«Testemunho do estético» é um espaço dedicado às categorias estéticas da vida ou, como diria Valéry, àquilo que "se destaca da desordem comum do conjunto das coisas sensíveis". Visa, sobretudo, dar testemunho daquilo que está em movimento de de-formação, provocando um sobressalto simultaneamente íntimo e público. O valor estético, que toca igualmente o sensível e o secreto, convida a um outro modo de presença cívica.
sábado, julho 25, 2009
Jan Patočka (1907–1977)
Na vida «real», alguns (poucos) amigos e amigas falam-me do que lêem neste blogue. Naturalmente, surgiu a questão sobre Patočka: «quem era? O que fez? O que disse sobre a Europa? Como pensou (enquanto europeu)?»

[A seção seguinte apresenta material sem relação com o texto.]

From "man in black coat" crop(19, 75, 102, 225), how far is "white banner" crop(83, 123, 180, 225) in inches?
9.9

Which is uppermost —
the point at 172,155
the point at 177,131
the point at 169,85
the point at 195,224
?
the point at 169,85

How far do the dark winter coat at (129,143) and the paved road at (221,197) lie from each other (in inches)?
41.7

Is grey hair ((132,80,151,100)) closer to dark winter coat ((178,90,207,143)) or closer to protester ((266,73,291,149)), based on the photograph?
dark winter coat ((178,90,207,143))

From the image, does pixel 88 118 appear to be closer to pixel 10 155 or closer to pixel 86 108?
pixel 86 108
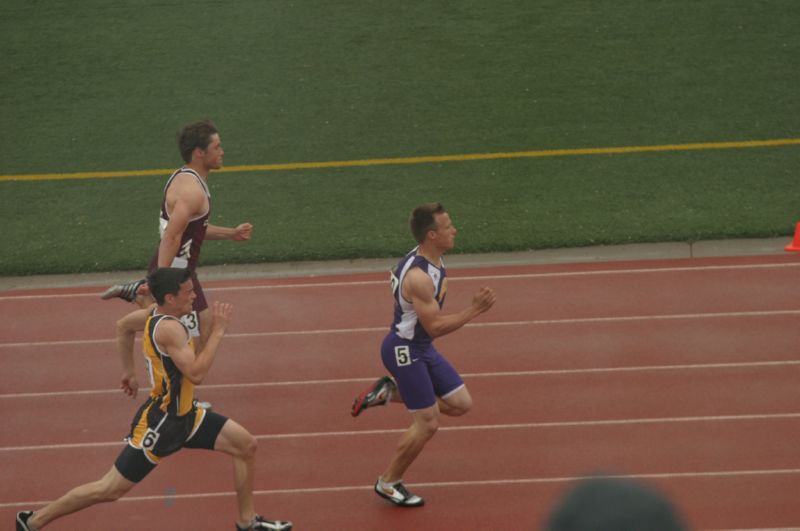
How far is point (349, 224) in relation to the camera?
460 inches

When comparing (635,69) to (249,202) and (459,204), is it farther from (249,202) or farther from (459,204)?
(249,202)

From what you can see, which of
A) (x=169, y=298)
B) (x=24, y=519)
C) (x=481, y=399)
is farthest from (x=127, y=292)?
(x=481, y=399)

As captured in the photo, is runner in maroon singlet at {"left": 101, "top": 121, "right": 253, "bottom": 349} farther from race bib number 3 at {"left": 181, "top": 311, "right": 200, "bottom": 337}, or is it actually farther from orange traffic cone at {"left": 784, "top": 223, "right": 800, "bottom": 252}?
orange traffic cone at {"left": 784, "top": 223, "right": 800, "bottom": 252}

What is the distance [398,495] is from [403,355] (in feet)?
2.90

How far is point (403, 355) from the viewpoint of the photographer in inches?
266

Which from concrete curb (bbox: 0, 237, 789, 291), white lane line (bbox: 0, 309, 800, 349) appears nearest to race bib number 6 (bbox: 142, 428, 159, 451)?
white lane line (bbox: 0, 309, 800, 349)

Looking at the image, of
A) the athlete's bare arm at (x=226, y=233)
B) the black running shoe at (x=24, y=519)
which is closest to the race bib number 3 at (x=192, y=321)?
the athlete's bare arm at (x=226, y=233)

Como, hoje, é um pouco inútil repetir certos dados bio-bibliográficos que estão geralmente disponíveis online, dispenso-me de me alargar nesse domínio. Bastará dizer que Patočka foi aluno de Husserl e de Heidegger em Friburgo, nos anos 30. A partir daí, a sua contribuição para a construção de uma perspectiva fenomenológica nos domínios da cultura e das artes, da teoria da civilização e da política, foi enorme e encontra-se ainda relativamente mal estudada.

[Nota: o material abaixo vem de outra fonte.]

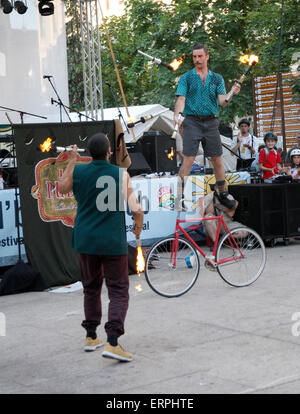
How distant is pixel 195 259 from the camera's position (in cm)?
832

As últimas duas décadas da vida de Patočka são bem conhecidas, sobretudo aqueles anos finais em que, proibido de leccionar na Universidade, organiza cursos e conferências no seu pequeno apartamento em Praga. Funda, juntamente com outros, a Carta 77. Virá a morrer de ataque cardíaco, em 13 de Março de 1977, durante (mais) um interrogatório policial.

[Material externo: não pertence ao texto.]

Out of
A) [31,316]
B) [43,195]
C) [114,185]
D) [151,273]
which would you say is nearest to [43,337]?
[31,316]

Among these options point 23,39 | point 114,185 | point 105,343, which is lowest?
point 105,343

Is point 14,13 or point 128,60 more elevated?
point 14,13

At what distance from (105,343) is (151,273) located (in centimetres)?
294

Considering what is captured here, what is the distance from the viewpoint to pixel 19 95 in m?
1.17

Mais do que a sua morte trágica e absurda, é esse exercício da filosofia como percurso na vida (em sentido quotidiano e essencial) que sempre me atraiu para o pensamento de Patočka. É, hoje, para muitos de nós, difícil imaginar as condições de vida no Leste europeu. Aquelas de um filósofo, mas, sobretudo, de um cidadão para quem o pensamento era sempre o desafio vivido em todas as horas. Mais do que as condições de vida, estamos aqui perante a questão das condições de pensamento. O dissidente nesse mundo hoje desaparecido era um ser que procurava, necessariamente, alternativas profundas e criativas ao maniqueísmo político e cultural que o rodeava. A questão do ser europeu pode, em minha opinião, ser melhor compreendida quando perspectivada nessa circunstância que era a de Patočka. Evidentemente, esse pensamento não se esgotou nessa especificidade histórica, na medida em que ele funciona, também, como um indicador da especificidade histórica que é a nossa, hoje.
Mas aquilo que é específico no nosso tempo parece ter a ver com efeitos de «distracção» sistematizados e sustentados por dispositivos omnipresentes. Estes enquadram as nossas vidas numa aesthesis do preenchimento (das vidas, das significações, dos acontecimentos). Vivemos em pleno efeito da atenção desdobrada e das esferas de experiência desdobradas. Tudo aqui se parece opor à vida na Checoslováquia dos anos soviéticos: escassez material e energética, escassez audiovisual e mediática, escassez do discurso público. Significa isso que a escassez e o totalitarismo favorecem o pensamento filosófico? Penso que dizê-lo seria colocar mal o problema. Patočka situa esta questão ao nível do que ele chama o «cuidado da alma», expressão que aqui deve ser reenviada ao próprio pensamento platónico. Traduzo uma passagem dos seus Ensaios Heréticos:
«O Homem é justo e verídico na medida em que tenha a preocupação da alma. A herança da filosofia clássica grega é o cuidado da alma. Ele significa: a verdade não é dada uma vez por todas; ela também não é a simples questão da contemplação e da apropriação pelo pensamento, mas consiste antes na praxis da vida intelectual, já que quem a vive sonda-se, controla-se e unifica-se a si mesmo. No pensamento grego, o cuidado da alma foi afinado segundo duas formas: cuidamos da alma para que ela possa, numa pureza absoluta, e através de um olhar não perturbado, caminhar espiritualmente através do mundo, através da eternidade do cosmos e, por aí, atingir, por um breve instante que seja, o modo existencial que é próprio dos deuses» (in Essais Hérétiques, Verdier, 1981, p. 92).